*TASK STATEMENT*.
Exact repetition of the data below is required.

*DATA FOR THIS EXERCISE*.
═══

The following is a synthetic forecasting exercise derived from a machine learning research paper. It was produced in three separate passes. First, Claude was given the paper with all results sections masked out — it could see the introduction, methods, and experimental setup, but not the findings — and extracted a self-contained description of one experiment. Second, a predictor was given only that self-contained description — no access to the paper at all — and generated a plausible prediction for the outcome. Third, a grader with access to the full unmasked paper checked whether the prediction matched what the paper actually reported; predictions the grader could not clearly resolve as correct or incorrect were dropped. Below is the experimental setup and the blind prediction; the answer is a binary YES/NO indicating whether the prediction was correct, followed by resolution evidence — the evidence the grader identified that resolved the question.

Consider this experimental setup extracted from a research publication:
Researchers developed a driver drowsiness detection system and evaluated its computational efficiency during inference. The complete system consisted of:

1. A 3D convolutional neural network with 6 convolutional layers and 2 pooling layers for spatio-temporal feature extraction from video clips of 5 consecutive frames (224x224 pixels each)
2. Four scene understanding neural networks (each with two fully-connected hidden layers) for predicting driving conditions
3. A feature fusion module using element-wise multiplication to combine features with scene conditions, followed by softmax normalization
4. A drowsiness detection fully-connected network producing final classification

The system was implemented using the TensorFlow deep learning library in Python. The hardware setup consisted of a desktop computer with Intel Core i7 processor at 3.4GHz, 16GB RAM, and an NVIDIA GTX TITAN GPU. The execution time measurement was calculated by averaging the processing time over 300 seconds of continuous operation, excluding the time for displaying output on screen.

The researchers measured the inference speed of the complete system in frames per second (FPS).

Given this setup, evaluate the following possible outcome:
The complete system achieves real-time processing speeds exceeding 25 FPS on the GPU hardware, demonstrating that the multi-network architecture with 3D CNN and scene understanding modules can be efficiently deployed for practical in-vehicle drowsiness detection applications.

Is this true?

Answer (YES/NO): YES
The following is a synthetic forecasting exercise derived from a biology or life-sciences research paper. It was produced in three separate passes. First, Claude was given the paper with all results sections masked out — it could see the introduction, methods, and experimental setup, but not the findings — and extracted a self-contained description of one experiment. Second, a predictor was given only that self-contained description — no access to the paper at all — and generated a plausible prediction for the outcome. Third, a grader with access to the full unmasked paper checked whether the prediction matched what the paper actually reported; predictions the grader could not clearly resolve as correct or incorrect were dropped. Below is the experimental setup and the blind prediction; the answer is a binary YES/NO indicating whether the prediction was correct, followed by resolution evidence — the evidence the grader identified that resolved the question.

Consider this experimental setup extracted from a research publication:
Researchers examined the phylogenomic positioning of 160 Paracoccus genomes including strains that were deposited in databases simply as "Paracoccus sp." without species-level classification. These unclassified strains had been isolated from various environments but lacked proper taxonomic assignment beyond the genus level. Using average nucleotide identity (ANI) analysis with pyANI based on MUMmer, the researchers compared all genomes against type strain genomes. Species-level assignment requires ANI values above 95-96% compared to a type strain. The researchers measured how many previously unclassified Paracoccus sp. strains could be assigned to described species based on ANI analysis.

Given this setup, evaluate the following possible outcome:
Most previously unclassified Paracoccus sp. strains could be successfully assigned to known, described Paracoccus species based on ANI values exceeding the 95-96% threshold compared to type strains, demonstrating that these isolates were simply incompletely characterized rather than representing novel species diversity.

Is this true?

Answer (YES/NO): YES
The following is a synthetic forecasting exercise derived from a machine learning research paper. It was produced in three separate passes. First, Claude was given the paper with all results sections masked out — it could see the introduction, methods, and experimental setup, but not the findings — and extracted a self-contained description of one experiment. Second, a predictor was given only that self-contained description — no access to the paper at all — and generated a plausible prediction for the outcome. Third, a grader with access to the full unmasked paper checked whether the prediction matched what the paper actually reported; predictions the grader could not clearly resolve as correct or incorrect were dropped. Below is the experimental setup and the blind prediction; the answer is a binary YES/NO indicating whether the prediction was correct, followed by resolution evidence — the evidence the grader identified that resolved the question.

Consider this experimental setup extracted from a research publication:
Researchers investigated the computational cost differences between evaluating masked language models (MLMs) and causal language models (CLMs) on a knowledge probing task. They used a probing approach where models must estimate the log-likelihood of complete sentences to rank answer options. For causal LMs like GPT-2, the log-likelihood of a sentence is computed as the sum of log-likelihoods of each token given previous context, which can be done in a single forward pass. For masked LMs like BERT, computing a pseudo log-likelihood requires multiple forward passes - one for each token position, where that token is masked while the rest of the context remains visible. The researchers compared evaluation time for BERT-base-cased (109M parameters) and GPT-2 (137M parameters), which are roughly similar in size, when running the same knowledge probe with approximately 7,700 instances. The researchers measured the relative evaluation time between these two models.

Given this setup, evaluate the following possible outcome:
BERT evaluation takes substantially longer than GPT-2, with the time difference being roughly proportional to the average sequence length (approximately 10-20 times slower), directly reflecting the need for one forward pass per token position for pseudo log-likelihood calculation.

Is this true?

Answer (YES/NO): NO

═══

*ANSWER TO THIS TASK*.
The following is a synthetic forecasting exercise derived from a machine learning research paper. It was produced in three separate passes. First, Claude was given the paper with all results sections masked out — it could see the introduction, methods, and experimental setup, but not the findings — and extracted a self-contained description of one experiment. Second, a predictor was given only that self-contained description — no access to the paper at all — and generated a plausible prediction for the outcome. Third, a grader with access to the full unmasked paper checked whether the prediction matched what the paper actually reported; predictions the grader could not clearly resolve as correct or incorrect were dropped. Below is the experimental setup and the blind prediction; the answer is a binary YES/NO indicating whether the prediction was correct, followed by resolution evidence — the evidence the grader identified that resolved the question.

Consider this experimental setup extracted from a research publication:
Researchers developed a driver drowsiness detection system and evaluated its computational efficiency during inference. The complete system consisted of:

1. A 3D convolutional neural network with 6 convolutional layers and 2 pooling layers for spatio-temporal feature extraction from video clips of 5 consecutive frames (224x224 pixels each)
2. Four scene understanding neural networks (each with two fully-connected hidden layers) for predicting driving conditions
3. A feature fusion module using element-wise multiplication to combine features with scene conditions, followed by softmax normalization
4. A drowsiness detection fully-connected network producing final classification

The system was implemented using the TensorFlow deep learning library in Python. The hardware setup consisted of a desktop computer with Intel Core i7 processor at 3.4GHz, 16GB RAM, and an NVIDIA GTX TITAN GPU. The execution time measurement was calculated by averaging the processing time over 300 seconds of continuous operation, excluding the time for displaying output on screen.

The researchers measured the inference speed of the complete system in frames per second (FPS).

Given this setup, evaluate the following possible outcome:
The complete system achieves real-time processing speeds exceeding 25 FPS on the GPU hardware, demonstrating that the multi-network architecture with 3D CNN and scene understanding modules can be efficiently deployed for practical in-vehicle drowsiness detection applications.

Is this true?

Answer (YES/NO): YES
The following is a synthetic forecasting exercise derived from a biology or life-sciences research paper. It was produced in three separate passes. First, Claude was given the paper with all results sections masked out — it could see the introduction, methods, and experimental setup, but not the findings — and extracted a self-contained description of one experiment. Second, a predictor was given only that self-contained description — no access to the paper at all — and generated a plausible prediction for the outcome. Third, a grader with access to the full unmasked paper checked whether the prediction matched what the paper actually reported; predictions the grader could not clearly resolve as correct or incorrect were dropped. Below is the experimental setup and the blind prediction; the answer is a binary YES/NO indicating whether the prediction was correct, followed by resolution evidence — the evidence the grader identified that resolved the question.

Consider this experimental setup extracted from a research publication:
Researchers examined the phylogenomic positioning of 160 Paracoccus genomes including strains that were deposited in databases simply as "Paracoccus sp." without species-level classification. These unclassified strains had been isolated from various environments but lacked proper taxonomic assignment beyond the genus level. Using average nucleotide identity (ANI) analysis with pyANI based on MUMmer, the researchers compared all genomes against type strain genomes. Species-level assignment requires ANI values above 95-96% compared to a type strain. The researchers measured how many previously unclassified Paracoccus sp. strains could be assigned to described species based on ANI analysis.

Given this setup, evaluate the following possible outcome:
Most previously unclassified Paracoccus sp. strains could be successfully assigned to known, described Paracoccus species based on ANI values exceeding the 95-96% threshold compared to type strains, demonstrating that these isolates were simply incompletely characterized rather than representing novel species diversity.

Is this true?

Answer (YES/NO): YES
The following is a synthetic forecasting exercise derived from a machine learning research paper. It was produced in three separate passes. First, Claude was given the paper with all results sections masked out — it could see the introduction, methods, and experimental setup, but not the findings — and extracted a self-contained description of one experiment. Second, a predictor was given only that self-contained description — no access to the paper at all — and generated a plausible prediction for the outcome. Third, a grader with access to the full unmasked paper checked whether the prediction matched what the paper actually reported; predictions the grader could not clearly resolve as correct or incorrect were dropped. Below is the experimental setup and the blind prediction; the answer is a binary YES/NO indicating whether the prediction was correct, followed by resolution evidence — the evidence the grader identified that resolved the question.

Consider this experimental setup extracted from a research publication:
Researchers investigated the computational cost differences between evaluating masked language models (MLMs) and causal language models (CLMs) on a knowledge probing task. They used a probing approach where models must estimate the log-likelihood of complete sentences to rank answer options. For causal LMs like GPT-2, the log-likelihood of a sentence is computed as the sum of log-likelihoods of each token given previous context, which can be done in a single forward pass. For masked LMs like BERT, computing a pseudo log-likelihood requires multiple forward passes - one for each token position, where that token is masked while the rest of the context remains visible. The researchers compared evaluation time for BERT-base-cased (109M parameters) and GPT-2 (137M parameters), which are roughly similar in size, when running the same knowledge probe with approximately 7,700 instances. The researchers measured the relative evaluation time between these two models.

Given this setup, evaluate the following possible outcome:
BERT evaluation takes substantially longer than GPT-2, with the time difference being roughly proportional to the average sequence length (approximately 10-20 times slower), directly reflecting the need for one forward pass per token position for pseudo log-likelihood calculation.

Is this true?

Answer (YES/NO): NO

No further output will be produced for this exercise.